The National Shrine of Saint Jude, in Our Lady of Guadalupe Church in Chicago, Illinois, is a shrine to one of Jesus' 12 apostles and Roman Catholic saint Saint Jude. It is a place of pilgrimage for Catholics in the United States and other countries, and is part of a parish served by the Claretians, who continue to maintain the Shrine.

==History==
In 1923 a larger number of Mexican workers were brought to South Chicago from Fort Worth, Texas by Illinois Steel. The mission chapel of Our Lady of Guadalupe was founded by Father William T. Kane, SJ. When Kane retired for health reasons shortly thereafter, Cardinal George Mundelein entrusted the mission to the Claretians in 1924.

The national shrine of St. Jude was founded by Father James Tort, C.M.F., pastor of Our Lady of Guadalupe Church in Chicago, Illinois, United States. Father Tort was born in Barcelona and had served in the Canary Islands and Mexico.
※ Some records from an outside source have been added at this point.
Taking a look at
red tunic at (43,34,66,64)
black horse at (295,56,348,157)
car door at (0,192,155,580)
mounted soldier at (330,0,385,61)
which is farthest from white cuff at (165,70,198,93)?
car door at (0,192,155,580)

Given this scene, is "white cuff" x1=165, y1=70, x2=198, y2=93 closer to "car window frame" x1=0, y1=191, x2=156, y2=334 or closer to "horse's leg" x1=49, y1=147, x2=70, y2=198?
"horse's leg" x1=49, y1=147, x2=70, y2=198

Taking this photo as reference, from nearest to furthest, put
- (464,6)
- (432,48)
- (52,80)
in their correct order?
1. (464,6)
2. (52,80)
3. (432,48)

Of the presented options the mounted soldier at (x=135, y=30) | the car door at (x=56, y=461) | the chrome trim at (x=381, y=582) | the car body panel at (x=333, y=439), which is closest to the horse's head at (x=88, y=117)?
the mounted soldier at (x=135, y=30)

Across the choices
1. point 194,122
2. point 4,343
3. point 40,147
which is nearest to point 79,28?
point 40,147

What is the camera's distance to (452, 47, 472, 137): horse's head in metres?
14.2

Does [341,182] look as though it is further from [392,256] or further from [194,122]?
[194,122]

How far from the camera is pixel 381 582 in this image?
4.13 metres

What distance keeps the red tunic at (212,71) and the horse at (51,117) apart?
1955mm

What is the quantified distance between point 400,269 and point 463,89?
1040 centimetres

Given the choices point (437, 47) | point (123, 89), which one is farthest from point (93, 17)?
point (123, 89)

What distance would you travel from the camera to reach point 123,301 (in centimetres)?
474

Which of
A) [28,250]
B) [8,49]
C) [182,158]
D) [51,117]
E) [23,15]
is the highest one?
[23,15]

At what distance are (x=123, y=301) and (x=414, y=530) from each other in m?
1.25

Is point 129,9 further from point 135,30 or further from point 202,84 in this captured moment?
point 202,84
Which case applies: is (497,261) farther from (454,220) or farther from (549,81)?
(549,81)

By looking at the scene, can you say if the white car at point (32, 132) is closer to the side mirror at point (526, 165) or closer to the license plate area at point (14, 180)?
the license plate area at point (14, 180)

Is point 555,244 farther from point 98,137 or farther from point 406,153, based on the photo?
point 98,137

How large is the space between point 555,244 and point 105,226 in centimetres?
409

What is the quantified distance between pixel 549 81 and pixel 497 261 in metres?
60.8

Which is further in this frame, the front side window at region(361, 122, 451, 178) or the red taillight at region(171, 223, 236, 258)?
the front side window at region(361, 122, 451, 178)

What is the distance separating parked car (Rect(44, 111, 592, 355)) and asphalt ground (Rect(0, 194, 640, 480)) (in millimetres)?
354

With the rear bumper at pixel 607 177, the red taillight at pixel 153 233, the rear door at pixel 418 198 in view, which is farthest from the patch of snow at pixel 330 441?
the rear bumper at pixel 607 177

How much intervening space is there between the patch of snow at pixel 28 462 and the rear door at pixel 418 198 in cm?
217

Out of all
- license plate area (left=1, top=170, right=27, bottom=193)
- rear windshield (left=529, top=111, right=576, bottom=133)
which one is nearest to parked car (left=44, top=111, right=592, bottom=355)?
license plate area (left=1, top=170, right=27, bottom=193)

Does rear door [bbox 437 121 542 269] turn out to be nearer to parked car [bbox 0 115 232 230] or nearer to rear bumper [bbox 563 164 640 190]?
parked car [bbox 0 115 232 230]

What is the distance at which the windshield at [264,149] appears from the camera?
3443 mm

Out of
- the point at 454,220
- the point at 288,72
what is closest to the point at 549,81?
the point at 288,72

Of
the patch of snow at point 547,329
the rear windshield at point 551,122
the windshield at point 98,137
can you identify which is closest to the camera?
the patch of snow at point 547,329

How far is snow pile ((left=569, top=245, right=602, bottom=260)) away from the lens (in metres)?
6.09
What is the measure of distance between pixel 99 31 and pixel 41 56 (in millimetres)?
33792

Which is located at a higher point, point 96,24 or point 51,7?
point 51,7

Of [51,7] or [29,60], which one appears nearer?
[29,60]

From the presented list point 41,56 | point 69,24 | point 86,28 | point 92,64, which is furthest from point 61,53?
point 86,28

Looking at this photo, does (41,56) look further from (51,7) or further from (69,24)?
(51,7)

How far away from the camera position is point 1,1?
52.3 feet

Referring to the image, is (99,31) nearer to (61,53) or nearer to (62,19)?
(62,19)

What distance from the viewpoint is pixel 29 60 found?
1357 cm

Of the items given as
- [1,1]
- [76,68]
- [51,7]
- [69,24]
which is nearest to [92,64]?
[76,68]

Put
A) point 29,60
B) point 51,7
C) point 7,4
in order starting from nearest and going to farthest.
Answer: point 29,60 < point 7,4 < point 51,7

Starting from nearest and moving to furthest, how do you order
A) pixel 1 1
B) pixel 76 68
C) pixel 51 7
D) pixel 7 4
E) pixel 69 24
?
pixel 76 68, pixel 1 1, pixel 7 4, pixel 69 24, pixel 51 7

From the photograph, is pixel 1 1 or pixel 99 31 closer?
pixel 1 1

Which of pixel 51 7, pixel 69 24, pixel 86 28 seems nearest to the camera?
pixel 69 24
He fled Mexico in 1914, and worked for a time in Texas and Arizona, before becoming pastor of the Guadalupe mission in 1927.

Many of Tort’s parishioners were laborers in the nearby steel mills, which were drastically cutting back their workforces early in 1929. This cutback was the precursor of the Stock Market crash. Tort was saddened to see that about 90% of his parishioners were without jobs and in difficult financial situations.

Tort was devoted to Saint Jude Thaddeus. In an effort to lift the spirits of his parishioners, Tort began regular devotions to Saint Jude. The first novena honoring the saint was held on February 17, 1929. During the Depression of the 1930s and World War II, thousands of men, women, and children attended novenas at the shrine and devotion to the patron saint of desperate causes spread throughout the country.